Habita en mi una maldición que llevo arrastrando desde el día en que me propuse jugar con magia negra, sin saber de de sus consecuencias. Han pasado muchos años. Recuerdo que era un chaval jugando con los demás a experimentar cosas de las que luego me iba arrepentir el resto de mi vida.
Jugar con fuego implica muchas cosas y ninguna buena. Teníamos quince años. Nos encontrábamos solas y decidimos jugar a un juego de magia negra. Al principio no creíamos en ello, hasta que lo descubrimos por nosotros mismos.

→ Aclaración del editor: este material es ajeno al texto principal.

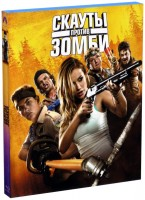 Скауты против зомби (Blu-Ray) / Scouts Guide to the Zombie Apocalypse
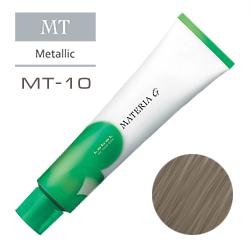 Lebel Краска для волос Materia G Тон MT10 - Яркий блондин металлик 120 гр.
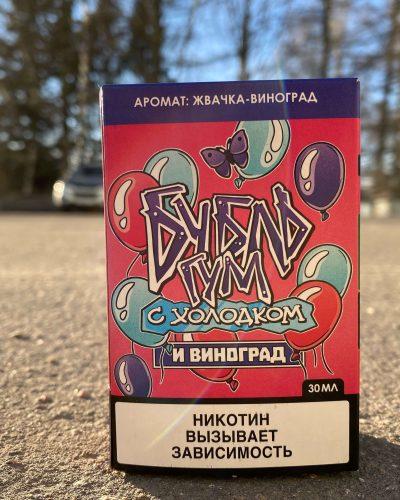 Жидкость Бубль Гум жвачка и виноград вкусипар.рф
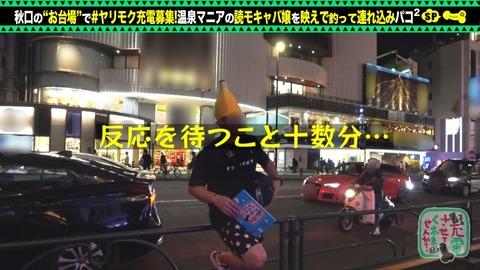 cap_e_1_428suke-044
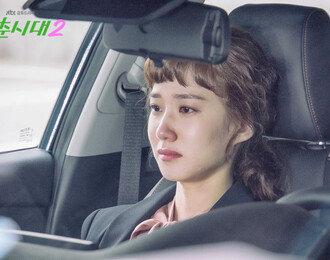청춘시대 2 명대사 모음! (자료 제공 : JTBC)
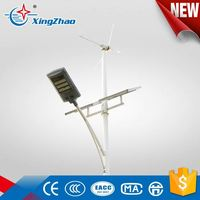 Green Energy Wind Solar Street Light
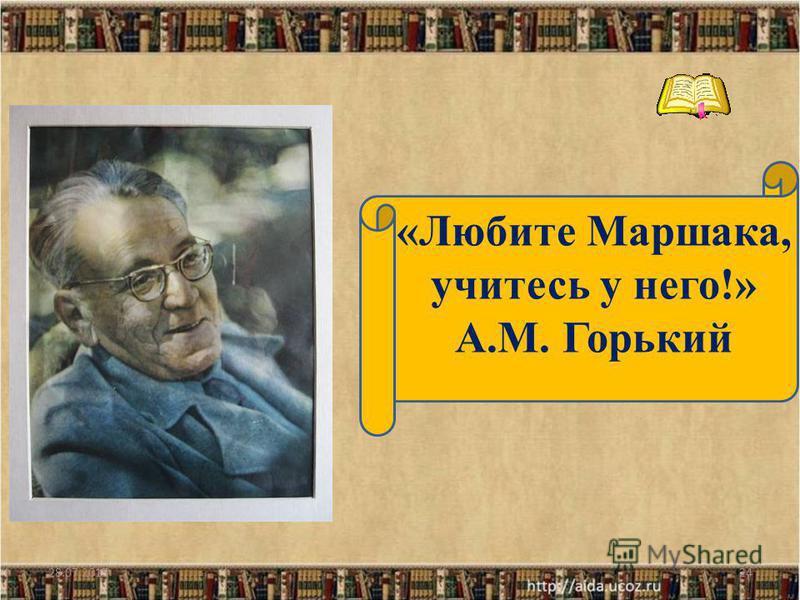 «Любите Маршака, учитесь у него!» А.М. Горький 28.07.201524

Los cinco nos reunimos en círculo, trazando y siguiendo los pasos que nos dictaba el libro. Queríamos invocar a algún espíritu, aunque resulto en vano. O eso creímos. Cuando nos propusimos a irnos, la presencia de un alma nos vino a visitar. Fuimos hipnotizados por ese ser sobrenatural, que lo único que deseaba era poseer un cuerpo.
Nos maldijo. No había escapatoria. Ni sabíamos como hacerlo desaparecer de nuestras vidas. Se adentraba en cada uno de nosotros como por perro por su casa.
Mis amigos me dejaron, de la forma más dolorosa. Al no poder vivir de esa manera, escogieron el camino más fácil. Solo había una manera de eliminar la maldición. La muerte. Mis amigos escogieron el camino fácil, llevados por la locura, se suicidaron. La maldición me sigue persiguiendo. He llorada la pérdida de mis compañeros y he sufrido por mi vida. Ahora, comprendo que todo tiene un límite. Deseo terminar la maldición que me ha seguido atormentando. En lo alto de un precipicio me encuentro. Para poner fin a mi vida. Maldita maldición. Por fin podré descansar en paz.